Jesús Aguilar Armijo (Alpen-Adria-Universität Klagenfurt), Christian Timmerer (Alpen-Adria-Universität Klagenfurt) and Hermann Hellwagner (Alpen-Adria-Universität Klagenfurt)

Abstract: Multi-access Edge Computing (MEC) is a new paradigm that brings storage and computing close to the clients. MEC enables the deployment of complex network-assisted mechanisms for video streaming that improve clients’ Quality of Experience (QoE). One of these mechanisms is segment prefetching, which transmits the future video segments in advance closer to the client to serve content with lower latency. In this work, for HAS-based (HTTP Adaptive Streaming) video streaming and specifically considering a cellular (e.g., 5G) network edge, we present our approach Segment Prefetching and Caching at the Edge for Adaptive Video Streaming (SPACE). We propose and analyze different segment prefetching policies that differ in resource utilization, player and radio metrics needed, and deployment complexity. This variety of policies can dynamically adapt to the network’s current conditions and the service provider’s needs.

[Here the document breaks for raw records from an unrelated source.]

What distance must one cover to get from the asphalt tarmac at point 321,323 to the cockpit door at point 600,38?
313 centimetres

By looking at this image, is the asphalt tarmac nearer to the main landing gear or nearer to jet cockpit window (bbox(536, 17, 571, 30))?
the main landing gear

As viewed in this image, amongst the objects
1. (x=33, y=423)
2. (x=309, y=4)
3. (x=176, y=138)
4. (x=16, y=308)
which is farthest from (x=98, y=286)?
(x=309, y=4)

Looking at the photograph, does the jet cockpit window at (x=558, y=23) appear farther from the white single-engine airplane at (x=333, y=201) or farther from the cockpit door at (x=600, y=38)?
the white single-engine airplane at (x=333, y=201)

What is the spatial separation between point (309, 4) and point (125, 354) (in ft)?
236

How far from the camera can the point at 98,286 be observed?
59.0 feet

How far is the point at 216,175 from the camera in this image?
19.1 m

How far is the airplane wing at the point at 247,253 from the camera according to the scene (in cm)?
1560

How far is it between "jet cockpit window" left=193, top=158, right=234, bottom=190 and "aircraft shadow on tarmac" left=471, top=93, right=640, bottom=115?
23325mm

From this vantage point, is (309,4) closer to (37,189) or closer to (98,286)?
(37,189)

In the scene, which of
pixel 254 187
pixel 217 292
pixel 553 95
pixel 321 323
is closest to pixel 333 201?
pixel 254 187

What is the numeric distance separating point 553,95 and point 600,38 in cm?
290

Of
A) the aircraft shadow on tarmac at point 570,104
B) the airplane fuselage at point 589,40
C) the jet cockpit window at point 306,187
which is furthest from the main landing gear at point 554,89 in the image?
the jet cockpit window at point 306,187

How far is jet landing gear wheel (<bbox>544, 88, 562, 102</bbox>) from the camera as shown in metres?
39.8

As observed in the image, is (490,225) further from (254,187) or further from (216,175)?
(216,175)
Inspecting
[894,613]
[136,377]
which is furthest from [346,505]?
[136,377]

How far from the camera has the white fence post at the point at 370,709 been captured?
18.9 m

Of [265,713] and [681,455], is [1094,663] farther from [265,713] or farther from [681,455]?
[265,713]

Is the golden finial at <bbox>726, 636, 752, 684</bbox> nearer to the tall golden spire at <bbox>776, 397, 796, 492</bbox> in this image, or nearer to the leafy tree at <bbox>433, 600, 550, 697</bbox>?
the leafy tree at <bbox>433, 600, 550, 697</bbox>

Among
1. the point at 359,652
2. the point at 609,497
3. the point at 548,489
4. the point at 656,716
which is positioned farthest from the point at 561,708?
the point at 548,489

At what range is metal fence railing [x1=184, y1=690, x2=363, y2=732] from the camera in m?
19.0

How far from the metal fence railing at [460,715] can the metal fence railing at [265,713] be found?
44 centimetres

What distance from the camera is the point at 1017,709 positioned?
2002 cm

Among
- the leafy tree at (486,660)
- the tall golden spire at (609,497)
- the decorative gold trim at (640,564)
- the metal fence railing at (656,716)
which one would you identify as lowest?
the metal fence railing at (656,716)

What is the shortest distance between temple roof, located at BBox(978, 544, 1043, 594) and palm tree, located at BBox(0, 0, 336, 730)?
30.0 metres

We present segment prefetching policies based on diverse approaches and techniques: past segment requests, segment transrating (i.e., reducing segment bitrate/quality), Markov prediction model, machine learning to predict future segment requests, and super-resolution.We study their performance and feasibility using metrics such as QoE characteristics, computing times, prefetching hits, and link bitrate consumption. We analyze and discuss which segment prefetching policy is better under which circumstances, as well as the influence of the client-side Adaptive Bit Rate (ABR) algorithm and the set of available representations (“bitrate ladder”) in segment prefetching. Moreover, we examine the impact on segment prefetching of different caching policies for (pre-)fetched segments, including Least Recently Used (LRU), Least Frequently Used (LFU), and our proposed popularity-based caching policy Least Popular Used (LPU).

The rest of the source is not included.